Can a horse actually die from separation anxiety?
Is it possible for a horse to die from separation anxiety?

Long story short, I am moving my 16 year old gelding from my mom's place to a boarding stable.
Her 24 year old gelding is buddy bound to him.
They have been together since 2000 (but not with us, with the former owners).

My mom is convinced that the 24 year old is going to colic and die.

Speed Racer 06-07-2011 12:03 PM

Spooky, if the horse dies, it'll be because your crazy mother drove him to suicide. :?

Are there other horses within sight distance of him? If so, he'll adjust. If not, he'll still adjust but won't be quite as happy about being alone.
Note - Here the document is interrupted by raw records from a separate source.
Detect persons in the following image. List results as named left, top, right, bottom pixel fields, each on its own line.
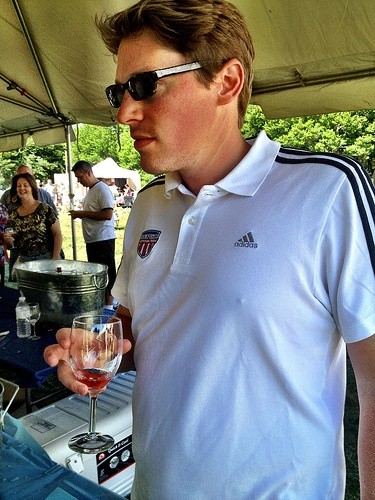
left=4, top=173, right=62, bottom=281
left=1, top=201, right=9, bottom=300
left=68, top=160, right=117, bottom=292
left=2, top=165, right=66, bottom=282
left=41, top=177, right=138, bottom=205
left=44, top=0, right=375, bottom=499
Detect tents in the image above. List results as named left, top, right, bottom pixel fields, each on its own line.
left=77, top=158, right=141, bottom=208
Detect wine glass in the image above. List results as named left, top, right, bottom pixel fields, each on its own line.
left=67, top=315, right=123, bottom=454
left=5, top=228, right=17, bottom=249
left=25, top=303, right=41, bottom=340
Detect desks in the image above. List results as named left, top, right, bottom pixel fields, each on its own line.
left=0, top=283, right=74, bottom=414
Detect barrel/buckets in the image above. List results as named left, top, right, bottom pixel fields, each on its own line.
left=13, top=260, right=109, bottom=325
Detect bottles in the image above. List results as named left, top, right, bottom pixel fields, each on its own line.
left=55, top=268, right=62, bottom=275
left=15, top=297, right=31, bottom=338
left=70, top=270, right=77, bottom=275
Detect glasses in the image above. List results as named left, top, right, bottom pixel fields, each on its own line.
left=106, top=60, right=207, bottom=106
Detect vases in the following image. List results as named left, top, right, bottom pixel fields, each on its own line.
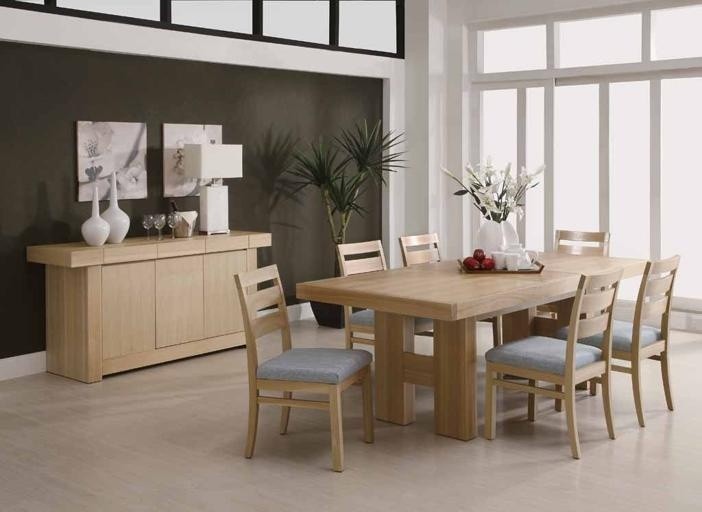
left=473, top=221, right=518, bottom=256
left=82, top=187, right=108, bottom=245
left=101, top=171, right=130, bottom=241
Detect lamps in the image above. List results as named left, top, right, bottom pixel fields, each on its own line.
left=182, top=145, right=243, bottom=235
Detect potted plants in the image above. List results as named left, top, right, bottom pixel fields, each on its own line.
left=256, top=120, right=408, bottom=329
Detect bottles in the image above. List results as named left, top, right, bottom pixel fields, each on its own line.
left=171, top=201, right=180, bottom=212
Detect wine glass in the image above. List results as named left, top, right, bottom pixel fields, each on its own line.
left=142, top=214, right=154, bottom=241
left=168, top=215, right=179, bottom=240
left=153, top=214, right=166, bottom=240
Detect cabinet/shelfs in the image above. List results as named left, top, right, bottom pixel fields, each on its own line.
left=25, top=226, right=272, bottom=383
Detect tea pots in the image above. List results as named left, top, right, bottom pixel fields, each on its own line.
left=498, top=243, right=537, bottom=268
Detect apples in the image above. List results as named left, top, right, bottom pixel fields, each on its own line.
left=463, top=249, right=494, bottom=270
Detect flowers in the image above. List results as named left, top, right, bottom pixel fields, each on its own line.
left=438, top=157, right=543, bottom=221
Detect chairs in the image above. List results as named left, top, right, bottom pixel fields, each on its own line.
left=234, top=263, right=374, bottom=474
left=532, top=228, right=610, bottom=336
left=560, top=254, right=680, bottom=426
left=335, top=238, right=402, bottom=351
left=485, top=266, right=624, bottom=459
left=400, top=232, right=447, bottom=335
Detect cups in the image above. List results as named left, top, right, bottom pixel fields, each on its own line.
left=505, top=253, right=519, bottom=272
left=492, top=252, right=505, bottom=270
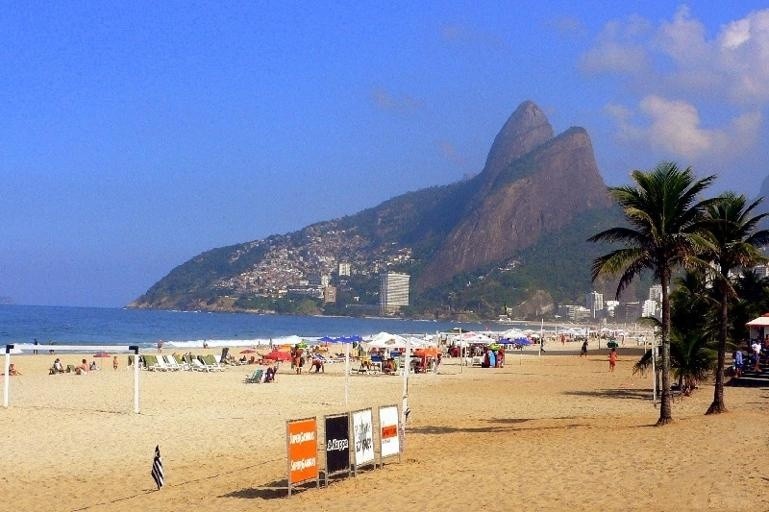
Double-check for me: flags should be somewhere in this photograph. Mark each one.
[151,445,164,490]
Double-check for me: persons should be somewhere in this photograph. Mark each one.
[9,363,18,376]
[203,339,207,348]
[607,348,618,371]
[77,358,89,374]
[53,356,61,371]
[732,333,769,379]
[223,343,504,384]
[34,338,39,354]
[182,352,188,364]
[56,358,64,369]
[157,340,163,353]
[113,356,118,369]
[47,337,56,354]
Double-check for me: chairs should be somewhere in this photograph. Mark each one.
[129,350,225,373]
[242,365,278,383]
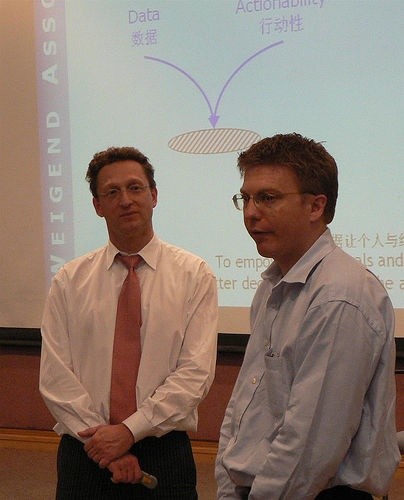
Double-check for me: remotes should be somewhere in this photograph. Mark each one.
[140,470,158,489]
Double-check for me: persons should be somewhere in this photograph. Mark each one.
[39,146,218,500]
[214,131,402,500]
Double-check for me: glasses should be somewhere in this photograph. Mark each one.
[231,191,318,210]
[96,183,154,201]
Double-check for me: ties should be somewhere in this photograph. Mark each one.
[108,255,147,426]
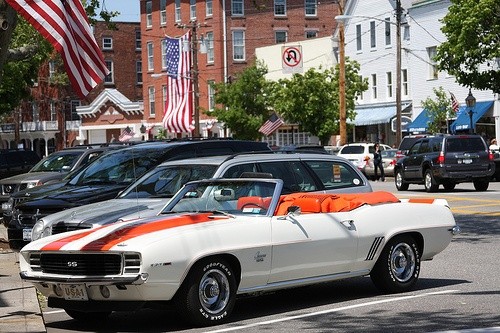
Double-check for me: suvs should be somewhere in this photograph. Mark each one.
[276,142,333,183]
[0,139,147,228]
[7,135,277,252]
[338,142,391,174]
[396,134,435,161]
[392,132,497,192]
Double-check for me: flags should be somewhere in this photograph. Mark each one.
[6,0,112,101]
[161,29,194,133]
[257,111,283,136]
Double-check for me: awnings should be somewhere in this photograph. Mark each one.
[406,100,494,132]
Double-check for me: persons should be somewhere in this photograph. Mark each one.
[489,138,500,156]
[374,142,386,183]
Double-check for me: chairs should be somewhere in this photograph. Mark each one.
[292,197,322,214]
[237,197,264,210]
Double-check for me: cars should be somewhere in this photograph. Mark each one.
[30,151,375,242]
[324,145,344,157]
[363,148,401,181]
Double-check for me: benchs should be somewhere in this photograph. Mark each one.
[0,151,34,171]
[276,195,361,215]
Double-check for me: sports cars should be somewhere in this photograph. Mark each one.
[16,170,461,328]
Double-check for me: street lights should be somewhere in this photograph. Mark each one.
[150,71,200,137]
[333,13,402,150]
If your mother's SO CONCERNED about the horse, either have her sign him over to you, or she needs to get another companion for him.

Don't let her suck you into the crazy, please.

spookychick13 06-07-2011 12:04 PM

Hehe, I should have added, he has another gelding there, my mom's 30 year old quarab.

Speed Racer 06-07-2011 12:07 PM

Oh, then he'll be fine. Sure, he might miss Brandon a week or two, but he'll adapt.

Your mother's just trying to guilt trip you into not moving Brandon. You know it's going to be better for both you and Brandon in the long run when you're not subject to her nastiness on a daily basis.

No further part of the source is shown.